Martel. M-C, Avis, Conseil économique, social et environnemental, Paris, 15 novembre 2017, 194 p.

Depuis la fin des années 1950, la politique culturelle française fondée par André Malraux s’est appuyée sur trois piliers : soutenir la création, préserver le patrimoine, démocratiser la culture. La finalité de ce dernier volet était simple : «donner à tous un accès à la culture, en mettant l’accent sur la valeur civilisatrice et éducative des arts».

Au fil des décennies, cette vision a été en partie remise en question.
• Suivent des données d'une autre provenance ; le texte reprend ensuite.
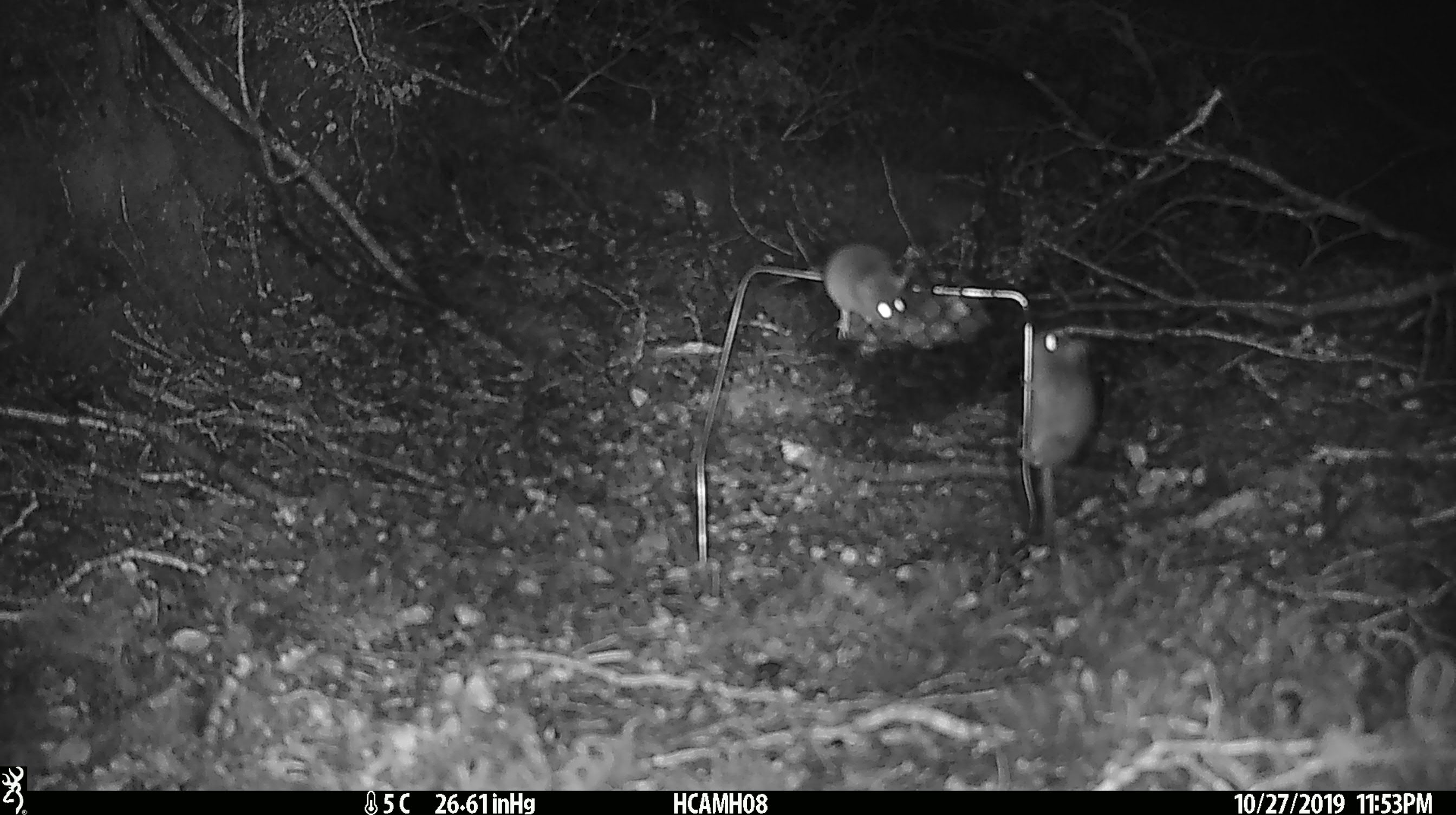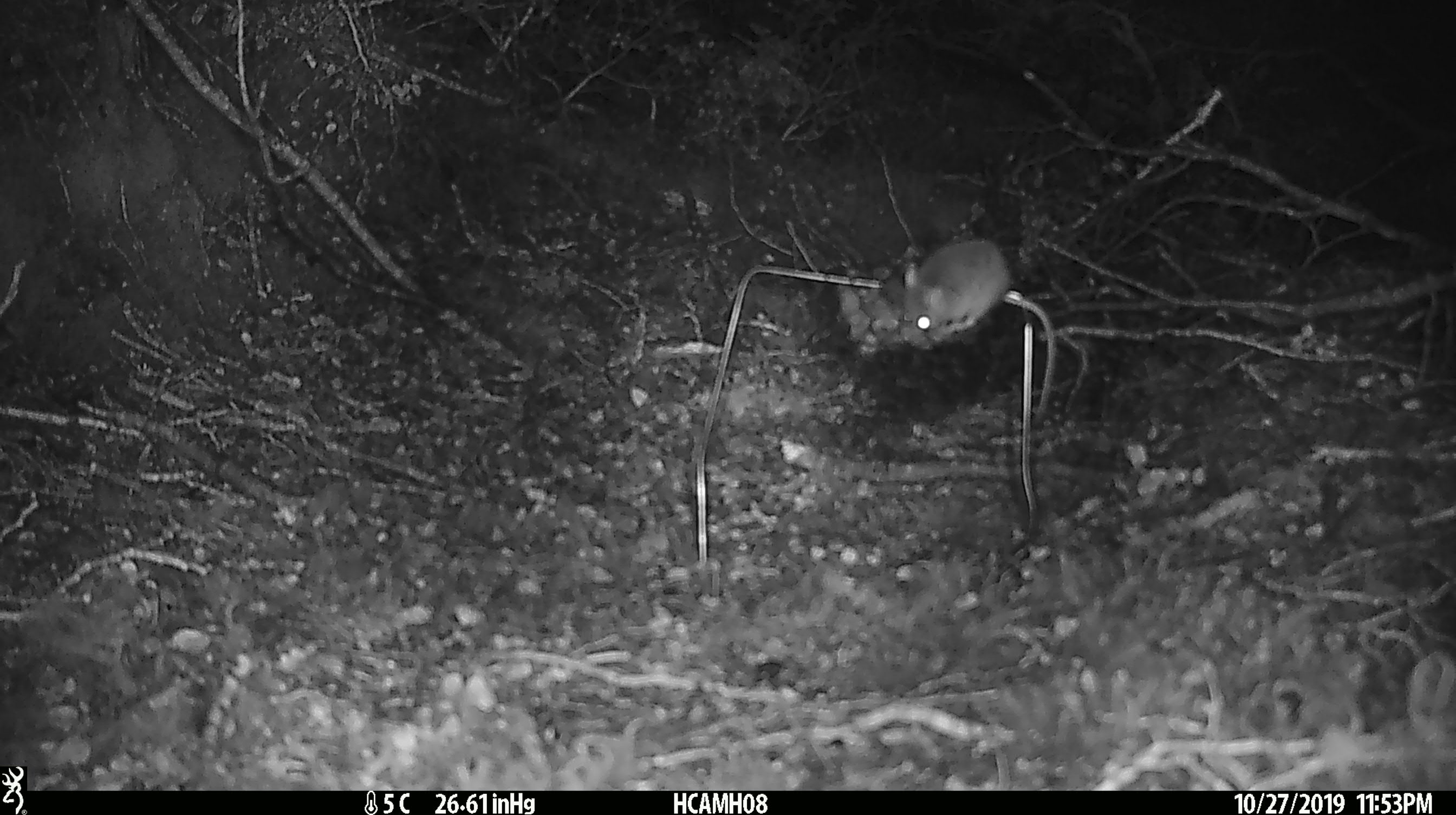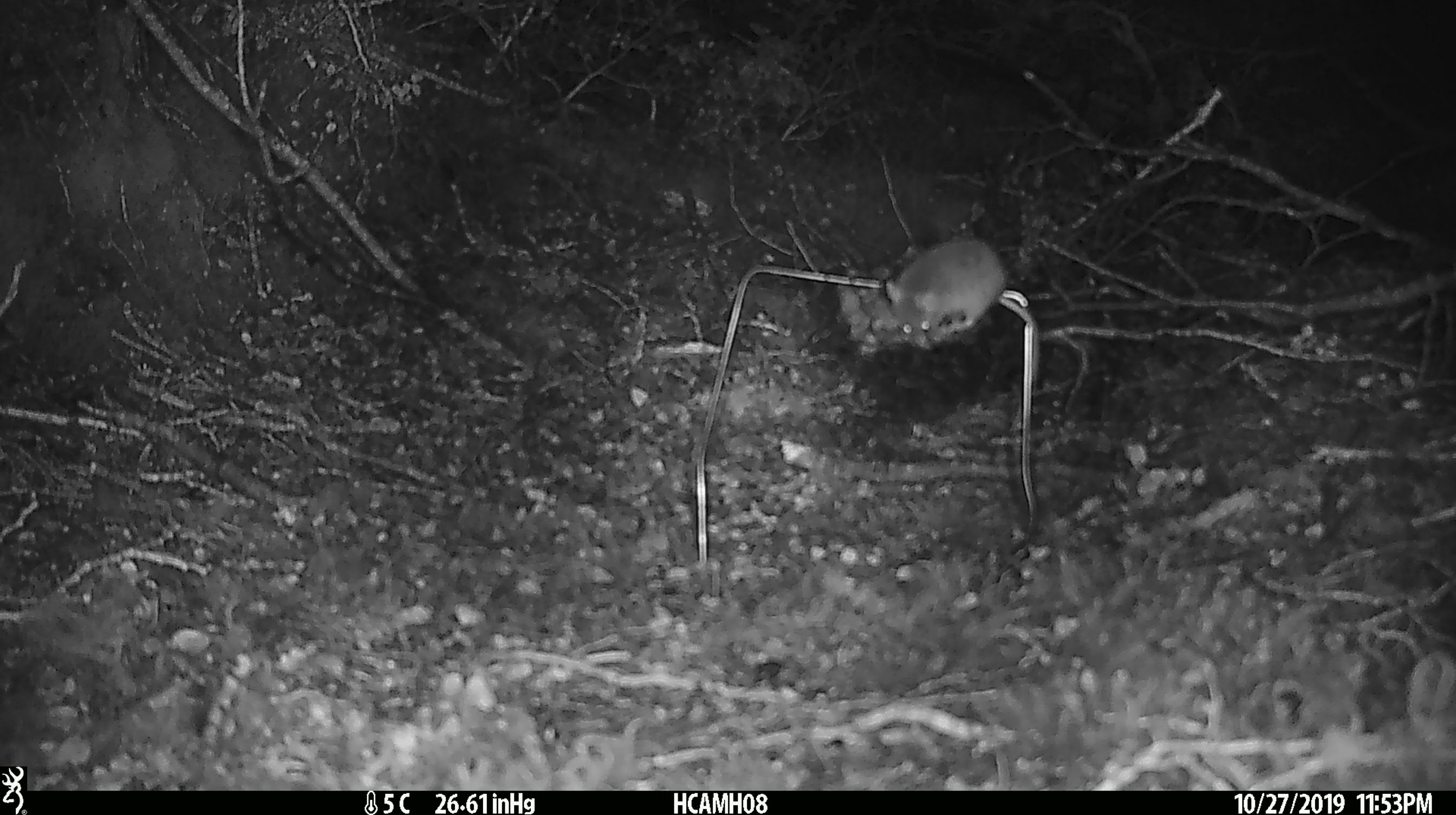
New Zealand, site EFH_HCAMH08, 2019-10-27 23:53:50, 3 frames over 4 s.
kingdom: Animalia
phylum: Chordata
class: Mammalia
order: Rodentia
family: Muridae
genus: Mus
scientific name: Mus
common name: mouse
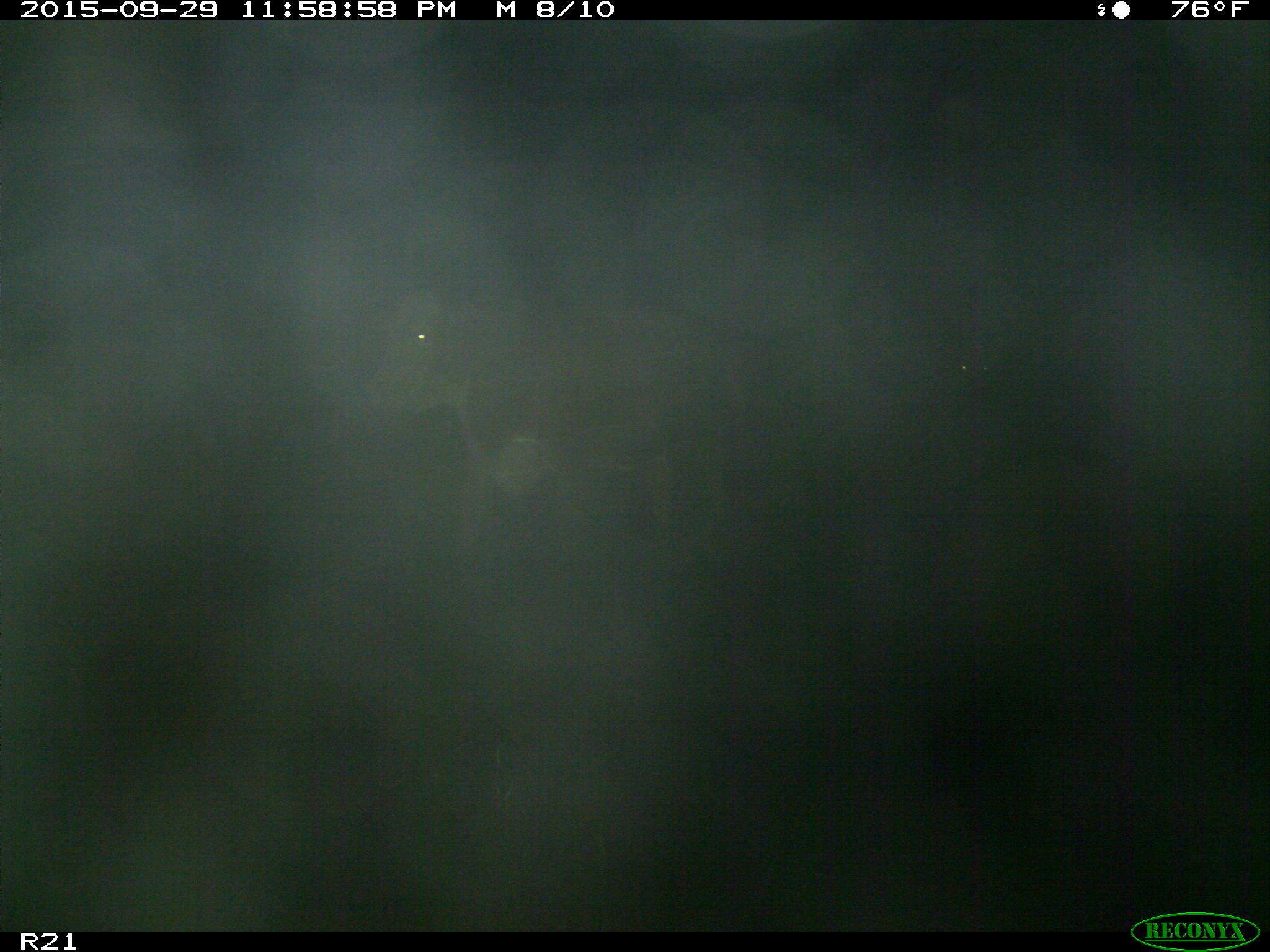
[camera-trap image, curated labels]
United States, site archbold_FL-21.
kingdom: Animalia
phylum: Chordata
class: Mammalia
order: Artiodactyla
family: Bovidae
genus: Bos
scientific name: Bos taurus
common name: domestic cow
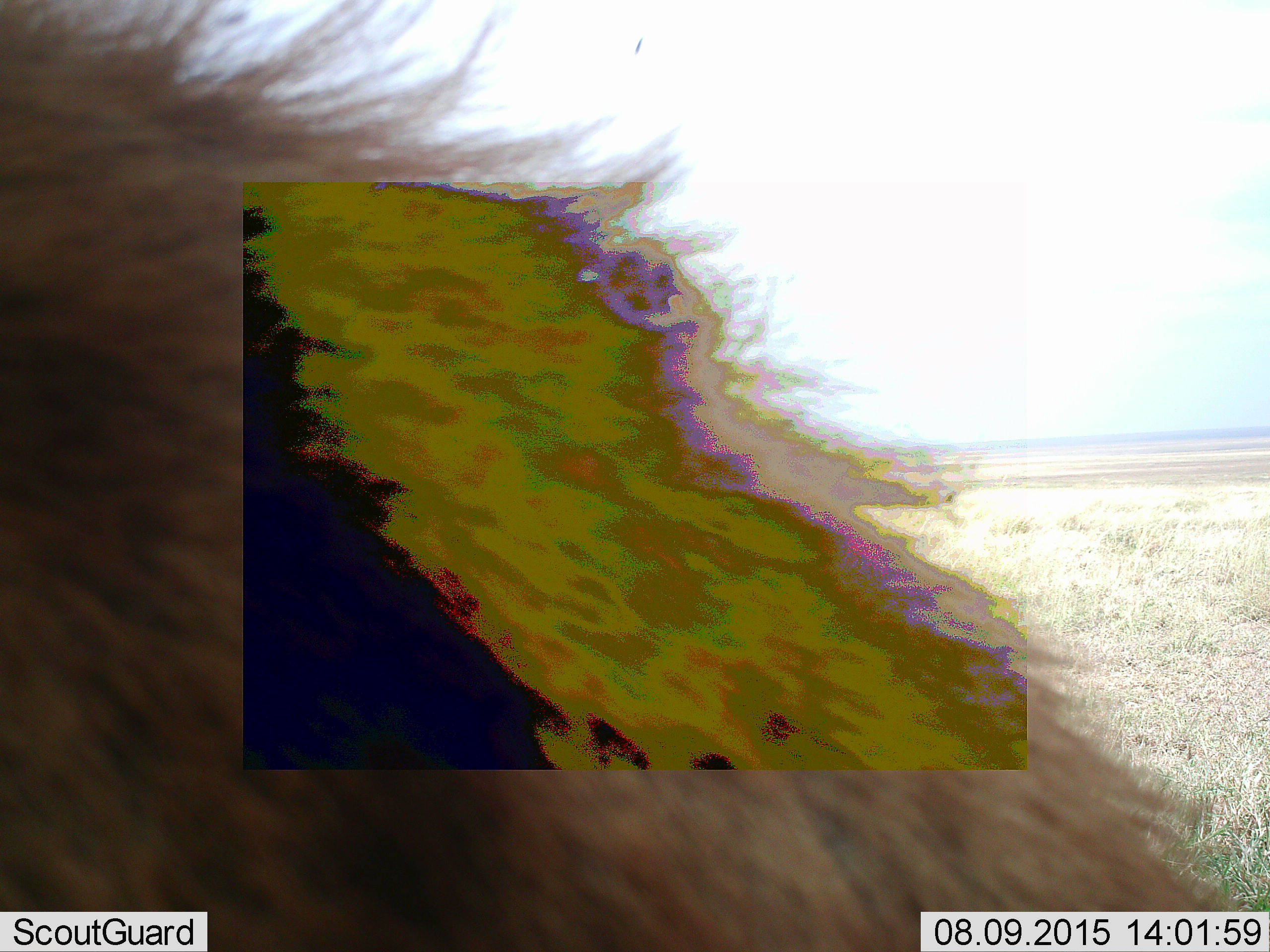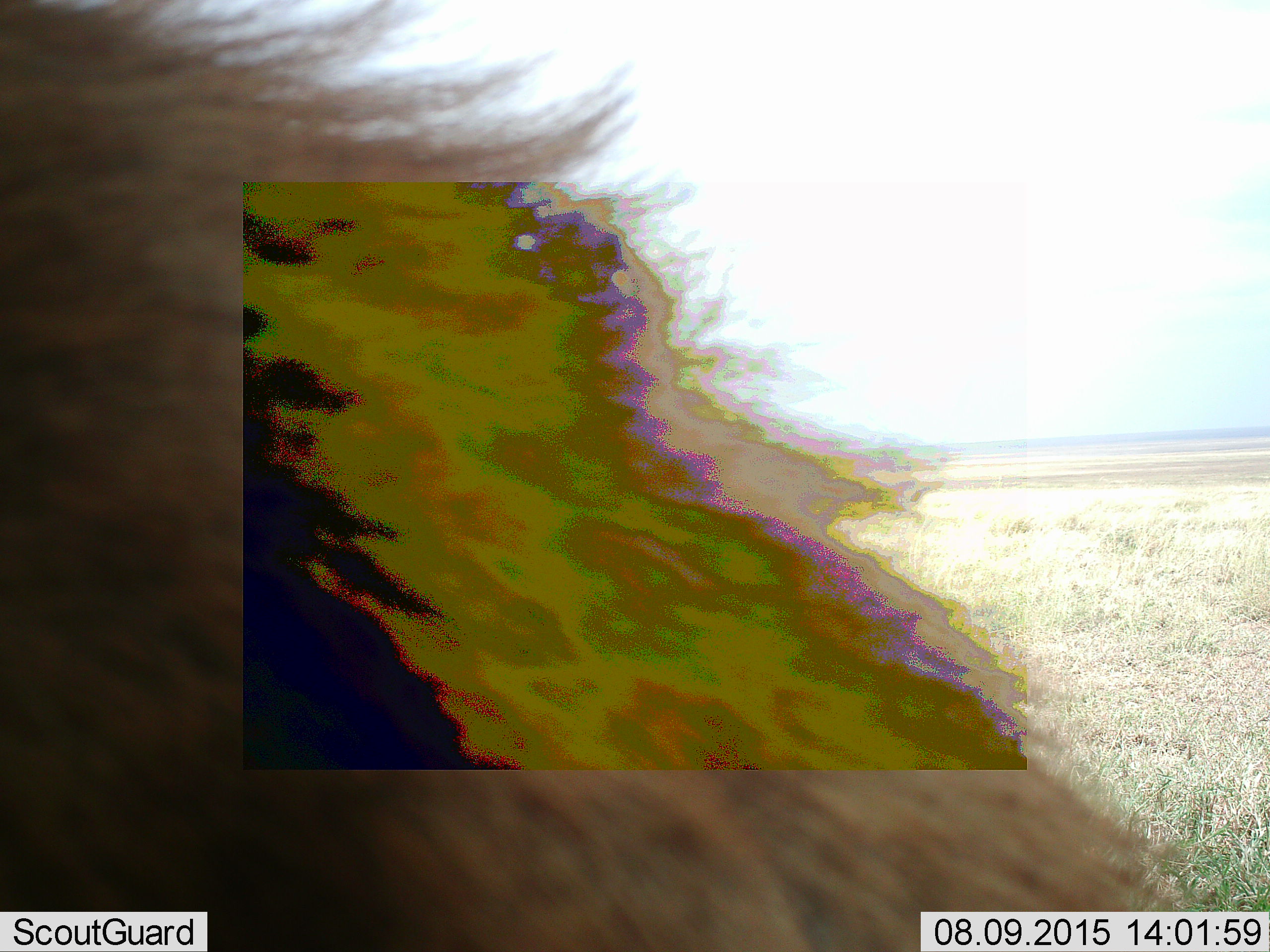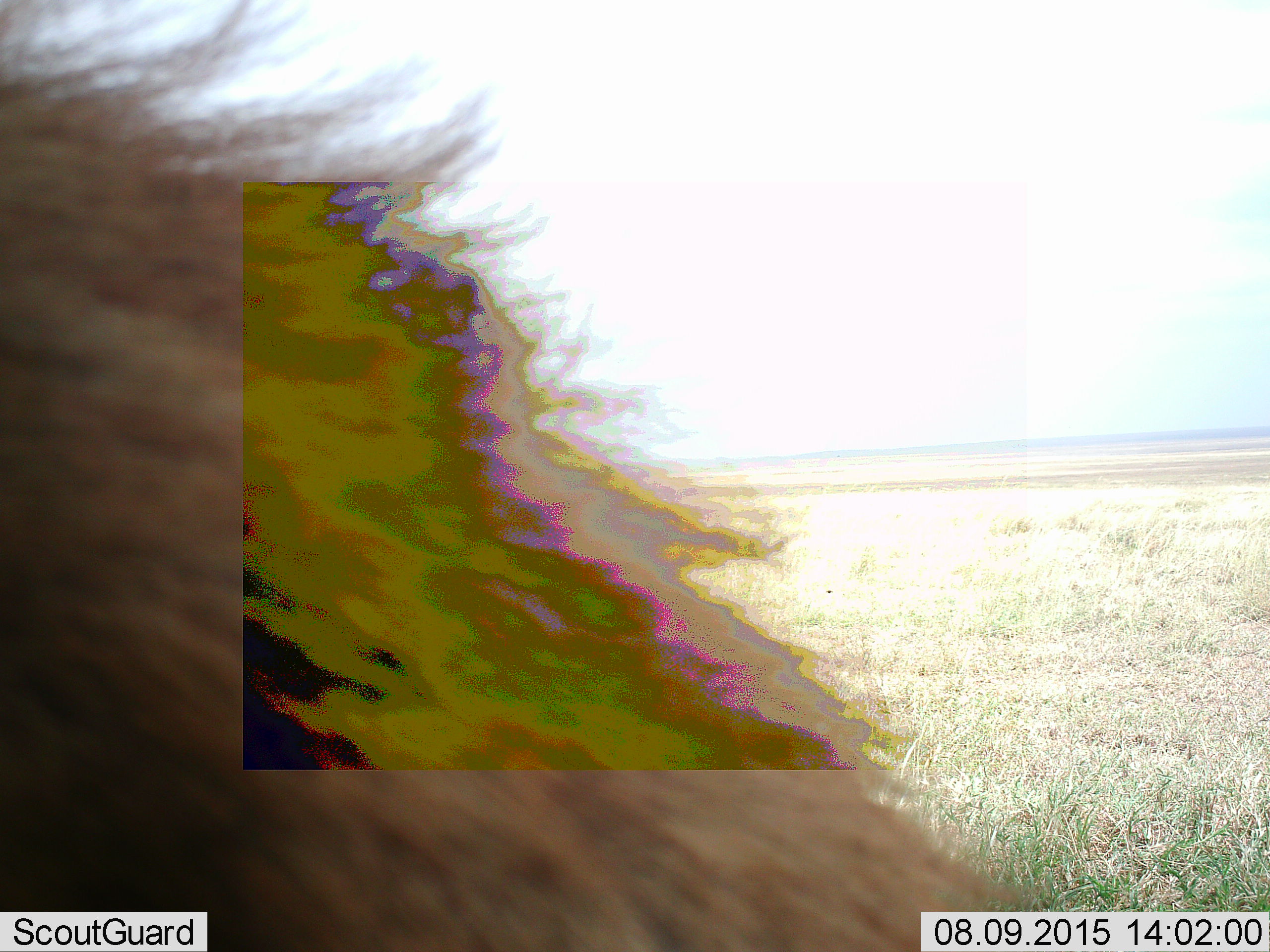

La critique de la «démocratisation culturelle» a porté sur son parti pris élitiste d’homogénéisation «du haut vers le bas» et sur la minoration d’une culture plurielle.

D’autres évolutions d’ordre politique, sociétal, économique et technologique dont fondamentalement la mondialisation, sont venues s’ajouter avec le temps,. La culture est devenue de plus en plus un bien marchand, mais les pratiques culturelles et les publics se sont diversifiés et enrichis. En même temps, «la participation du public à la création et à la diffusion des œuvres, s’est démultipliée avec l’avènement du numérique, les droits culturels ont été reconnus au plan international, enfin, la démocratie participative a connu un regain d’intérêt avec l’apparition de dispositifs de co-construction politique».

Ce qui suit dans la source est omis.